By Hans Sherrer
Justice:Denied magazine, Issue 26, page 11
In 1963 the U.S. Supreme Court recognized the right to counsel is so important that it unanimously ruled in Gideon v. Wainwright that a person charged with an imprisonable crime is constitutionally entitled to court appointed counsel. However there have been problems with meaningful implementation of the principle enunciated in that decision. Consequently, 41 years after Gideon there is substantial evidence that across the length and breadth of this country a defendant unable to afford private counsel is generally provided with inadequate legal representation.

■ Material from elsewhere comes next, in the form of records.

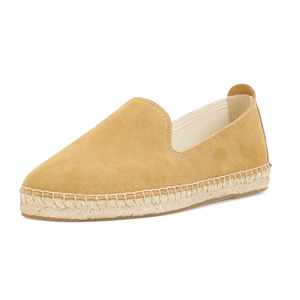 Mocassini <span class=keywords><strong>Espadrillas</strong></span> in Pelle Scamosciata da <span class=keywords><strong>Uomo</strong></span> all'Ingrosso - <span class=keywords><strong>Scarpe</strong></span> Estive Morbide e Traspiranti con Suola in Juta, Prezzo di Fabbrica, Fatte a Mano - Product Image 4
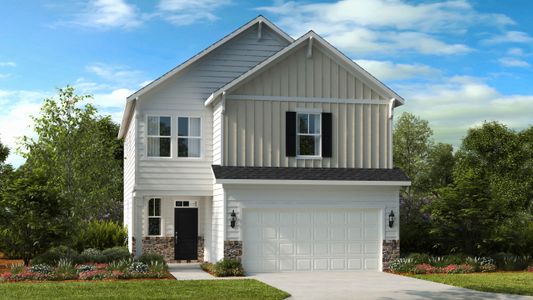 New construction Single-Family house 18431 Cove Landing Rd, Charlotte, NC 28278 plan Rodanthe Premier - image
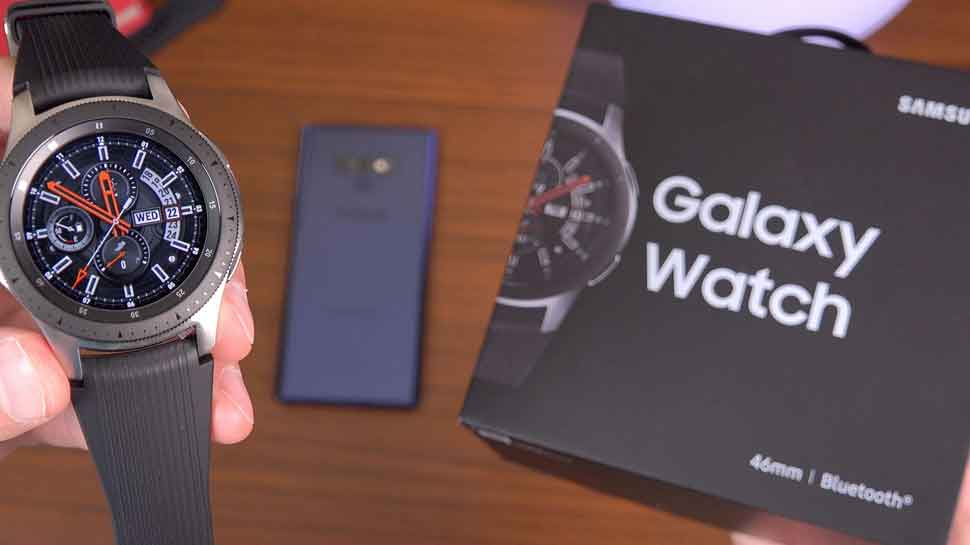 Samsung Galaxy Watch launched in India price starts from 24990 rupees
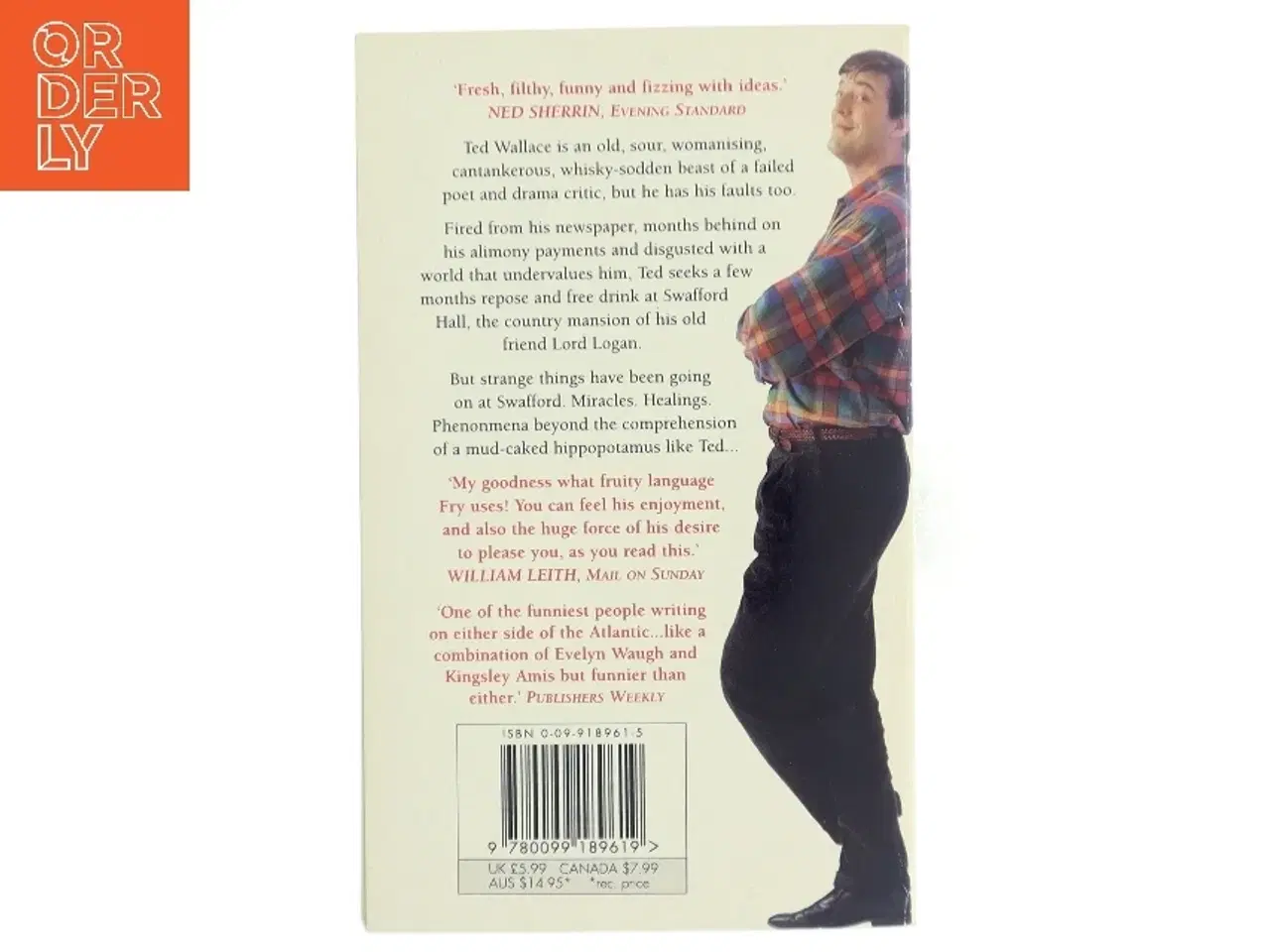 Billede 2 - The hippopotamus af Stephen Fry (Bog)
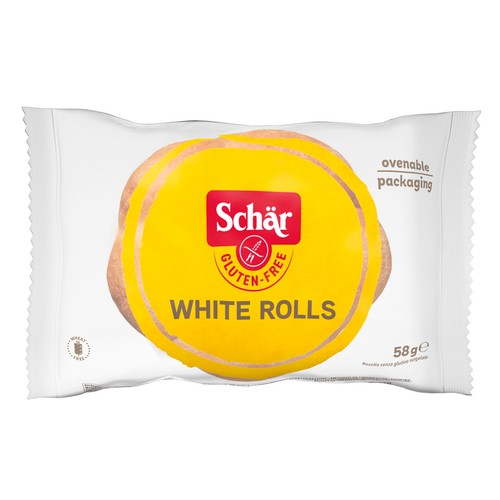 SCHÄR Panecillo sin gluten White Roll 58 g.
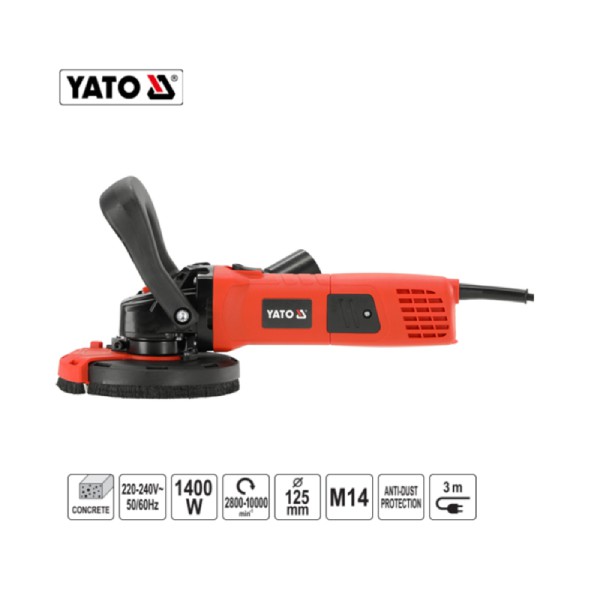 YATO ΛΕΙΑΝΤΗΡΑΣ ΜΠΕΤΟΥ 1400W/125MMM YT-82164 (20182164)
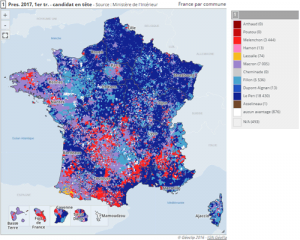 cartographie électorale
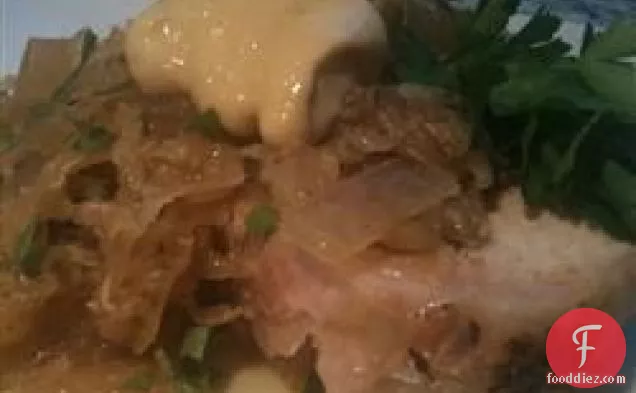 Slow Cooker Sauerkraut Pork Loin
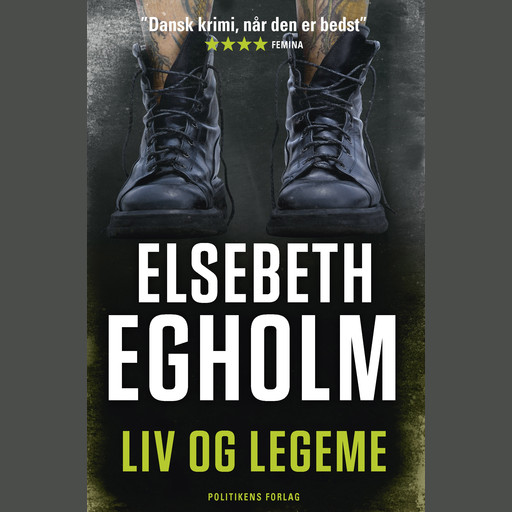Liv og legeme, Elsebeth Egholm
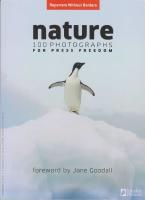 NATURE 100 photographs for press freedom
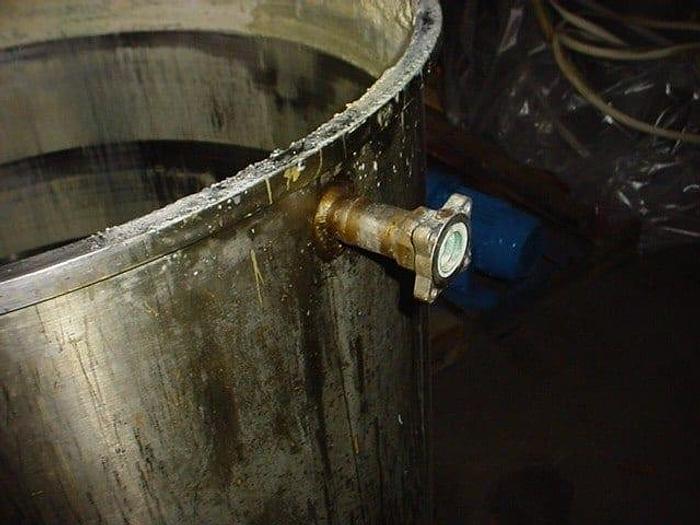 Used 100 GALLON MYERS MULTI-SHAFT MIXER – S/S (#9213)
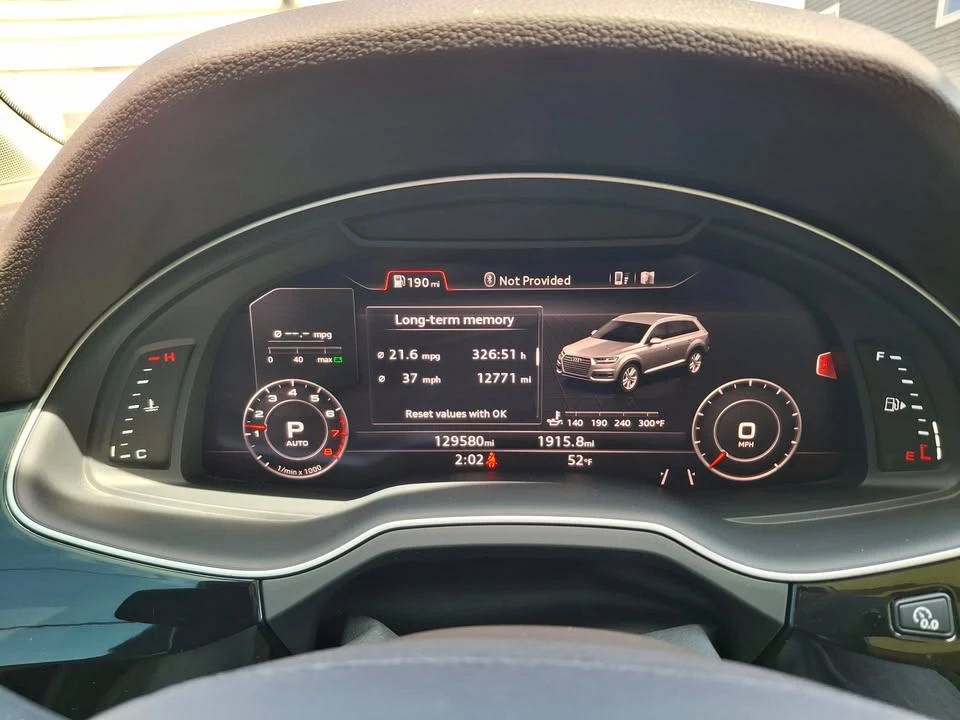 2017 Audi 4M Q7 - Image 7 of 14
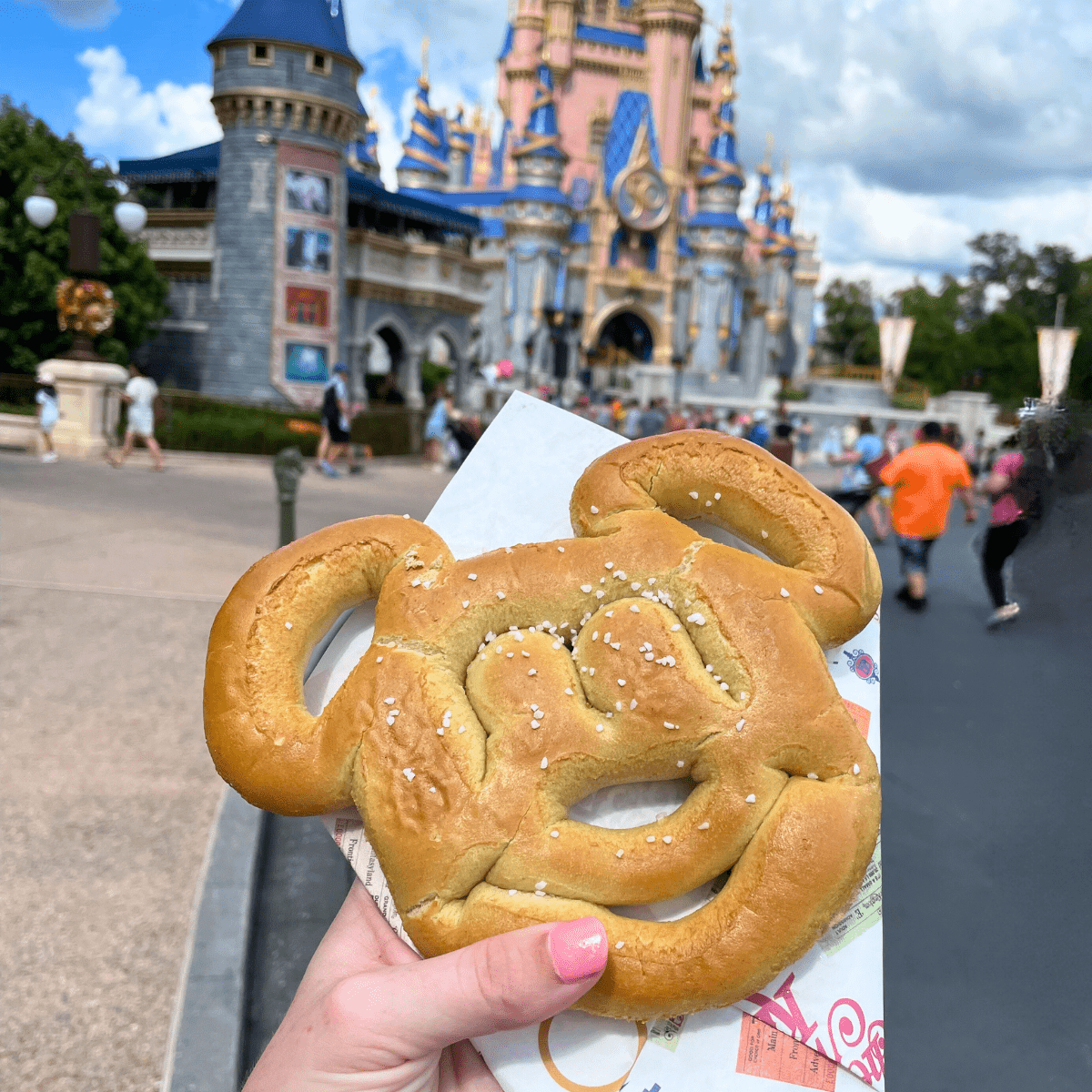 Iconic Disney Snacks Mickey Pretzel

An obvious, but largely ignored question related to deficient representation by a court appointed lawyer is not why it so pervasive - because the problem has been widely known within the legal system for decades. The question is: Why is it tolerated as the status quo? A clue to that question’s answer may be found by reading between the lines of the article accompanying this that reports on the widespread failure of Washington State judges to inform defendants of their panoply of due process rights - including their right to a court appointed lawyer - and what rights they are waiving by pleading guilty. That judicial attitude toward a defendant indicates a belief by the judge involved that the defendant doesn’t need to know his or her rights. Why? Because the defendant doesn’t need to exercise those rights. Why? Because the judge considers the defendant to be guilty! If a person is guilty then there is no need for him or her to exercise their “right” to a trial or be provided with a publicly paid lawyer, since a guilty plea is the correct outcome for their prosecution. Judges sharing that attitude consider a trial as a way a guilty person may escape punishment by the “legal technicality” of an acquittal. Moreover the failure of judges to be meaningfully sanctioned for treating a defendant as presumed to be guilty, indicates the degree to which that idea is shared within the judicial community.
Furthermore, that attitude isn’t isolated to state judges. Several years ago an experienced defense lawyer told me there are federal judges who believe only guilty people are indicted. However instead of openly failing to recognize a defendant’s due process rights, a state or federal judge with that mind-set generally provides the bare minimum of what is required: Which includes appointing a lawyer who may be sincere, but is typically overworked, underpaid, and has available a fraction of the prosecution’s investigative resources. The title of a 1971 legal article aptly describes today’s situation, Did You Have A Lawyer When You Went to Court? No, I Had A Public Defender. 1 It is not accidental, but by design, that 96% of convictions nationwide are by a guilty plea that is typically brokered by a court appointed lawyer.
However each issue of Justice:Denied spotlights the fundamental flaw in the thinking of judges and others who believe skipping meaningful due process is acceptable: A significant number of the people accused of criminal wrongdoing are innocent. Prosecutors invariably file charges based on a public agencies report(s). The practical purpose of a defendant’s due process rights is to put the veracity of those allegations to a public (courtroom) test. Thus the only way an innocent person without substantial financial resources can be protected from a false allegation is for the public that lavishly finances his or her prosecution, to adequately finance the person’s defense. Otherwise an innocent person faces the grave danger of being convicted. The following four articles hint at how inadequate court appointed legal counsel can be. That deficiency is a significant reason why the innocent are systematically being wrongly convicted in state and federal courts throughout this country. Hans Sherrer
1. Did You Have a Lawyer When You Went to Court? No, I Had a Public Defender, Jonathan D. Casper, Yale Review of Law and Social Action 1:4-9 (1971).